- TASK A:
In the interview below, who composed the tape that goes with the series when it is exhibited?
- TASK B:
Please continue the interview with R.V., picking up right after A.D.'s last question.
--- QUOTED PASSAGE ---
A.D. We have the idea of endlessness here, that things could go on and on.

R.V. That's true. But we have this idea in my other work too, that visually things could go one and disappear and continue off the page. This series has a tape composed by an American composer Alvin Curran that goes with it when it is exhibited. In that tape an actual chant was used and electronically adapted to create a polyphonic effect. The words can't really be understood, yet the mood of the chant relates extremely well with the series. Again, there is no physical or visual relationship between the tape, the chant and the series of prints. At the same time, the total impression is just as effective with the same impact, the same end.

A.D. What are the visual materials in your art work?

R.V. Often there are various sources. Sometimes something seemingly unimportant can inspire an idea or remind one of it. Sometimes these involve a rubbing from an ancient wall in Rome, some of these are drawings from a junkyard of deformed objects, some of these are a reflection on seventeenth century engravings in the Salzburg Museum.

A.D. These are the visual images?

R.V. I would say it's the material that somehow comes onto the pages in a transformed way.

A.D. And this connects itself with the idea of "Raudos" somehow. Could you amplify?

R.V. All of these objects, readable or unreadable, still refer in some way to a human sorrow or a human loss.

A.D. A stain on the wall can conjure up this idea for you?
--- DATA SHOWN ---
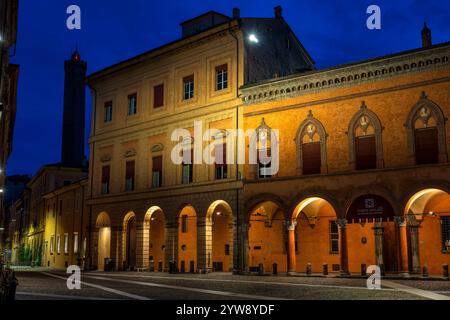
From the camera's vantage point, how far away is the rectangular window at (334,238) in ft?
89.2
---
- ANSWER SPACE A:
Alvin Curran, an American composer.

- ANSWER SPACE B:
R.V. Could be. Or, for instance, a form of a car that has been through an accident and suffered enormous impact — it could conjure up a reference of loss or a death or many associations that would remind us of the human condition. For instance, that print behind you was simply based on a scrap, metal sculpture in a studio in Rome. I made a rubbing from it. Not that I was fascinated by this scrap piece, as such, but the shape reminded me of certain associations and I took it from there and developed it into something more elaborate, but at the same time by no means a more directly readable form. But I think it has a certain impact, it communicates. The materials are quite disparate, but the cross-references often mix like unrelated elements into one impact. That reminds me of 'a story about Giacometti's sculpture — the man standing on an axis with two wheels on the sides, a tall, tall man. The source for that was an impression from the hospital, when his friend was wheeled into an emergency room. The visual result of that experience is hardly related to a hospital or an operation room, but there are certain elements like a wheel, a man who is not lying but standing — just being above, almost like a skeleton of a person, or like a bier — such feelings permeated most of Giacometti's late sculpture.

A.D. And the individual looking at that would have no idea of the source.

R.V. Probably you have a feel or sense what the message was. For the other sculptures there may have been different sources, but we all read Giacometti universally pretty much the same way. The sources could be most disparate, most significant or insignificant to the average viewer, at the same time it could come into a cross-reference, even what I would call a symbolism when it comes to the final result. "Raudos", as many of my other works, have gone through very similar creative process. Yet the total impact of the series is unmistakable, even to those who do not know about Raudos as such.

A.D. You have once told me that there are no great giants producing art today. Do you feel disappointed about our times?

R.V. Absolutely, yes. I do feel disappointed. Only second and third rate talents are active in the visual arts today. So, instead of giants — we have midgets, gnomes and gnats. The really sharp declining point, I think, was in the mid sixties, although art historians saw this coming sooner, in the late fifties or so. However, I must say, I'm glad I lived through the most expansive, through the most energetic period of our American art.

A.D. How about yourself?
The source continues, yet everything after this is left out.